Bidet et al reported that AMH was not a predictor of follicle development. Although the detection rate increased when AMH was high, follicle development was observed in six cases (67%) with AMH below the detection sensitivity, and it was considered reasonable to provide regular follow‐up under HRT.

Tartagni et al speculated that a menstrual FSH level of <15 mIU/mL could be a predictor of follicle development in patients with POI during HRT. In the present study, 9 (82%) cases with follicle development had an FSH level of <15 mIU/mL during HRT. However, during examination for each menstrual cycle, follicle development was not observed in 74 (78%) cycles with an FSH level of <15 mIU/mL, and there was no significant difference between the menstrual FSH level in cycles with and without follicle development. One of the reasons why there was no significant difference in both groups was the continuous use of estrogen agents during the period of withdrawal bleeding. Further studies are required to determine whether FSH can be considered as a predictor of follicle development.

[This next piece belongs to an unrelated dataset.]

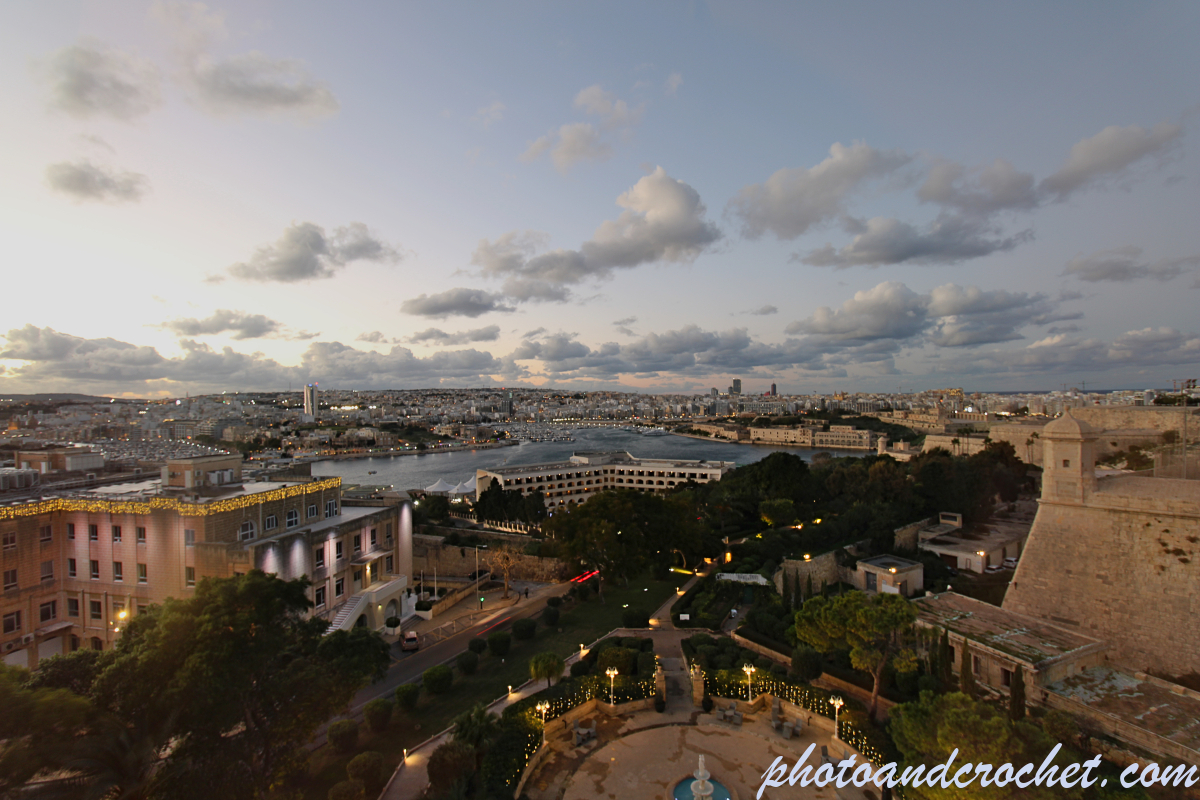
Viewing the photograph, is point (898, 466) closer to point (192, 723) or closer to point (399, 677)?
point (399, 677)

In Japan, as in other developed countries, the number of patients who become infertile due to late marriage and delayed childbearing is increasing, and the average age of patients undergoing IVF is 39 years (Japan Society of Obstetrics and Gynecology ART online registration in 2017). With the aging of infertile patients, the opportunity to treat patients with DOR is increasing. Because many Japanese people place importance on blood relations and facilities that can provide eggs are limited, many patients desire to conceive with their gametes even when they are aged >40 years. Oocyte donation is believed to be the only effective treatment for patients with POI, but in countries where such choices are difficult, long‐term follow‐up with HRT is the only option to be pregnant. We expect to accumulate patients and elucidate the characteristics of those with follicular development and pregnancy.

Limitations

The results cannot be generalized because the study targets only patients who desire to raise their children. In addition, there is a selection bias in terms of pregnancy rate because the study targeted only patients who desired to raise children. In our hospital, chromosome testing and screening for autoimmune diseases are not performed universally for patients with POI. Only two patients underwent chromosome testing, both of whom showed a normal karyotype. Because this study was a small population research targeting Japanese people, it is necessary to examine whether other races show similar results. In observational studies, patients who continued treatment beyond the study period were also included. If the research period was further extended, several follicular development cycles may be recognized. Future follow‐up studies are required to confirm the reported findings.

DISCLOSURES

Conflict of interest: Takuma Sato, Atsuko Kusuhara, Yuta Kasahara, Takayuki Haino, and Hiroshi Kishi declare that they have no conflict of interest. Aikou Okamoto has received a speaker Honorarium from Astra Zeneca K.K. Human rights statements and informed consent: All procedures followed were in accordance with the ethical standards of the responsible committee on human experimentation (institutional and national) and with the Helsinki Declaration of 1964 and its later amendments. This study was approved by IRB in The Jikei University School of Medicine and the need for informed consent was waived. We provided the patients in this research with the opportunity to opt out. Approval by Ethics Committee: This study was approved by the institutional review board of Jikei University School of Medicine (IRB number 30‐160‐9181).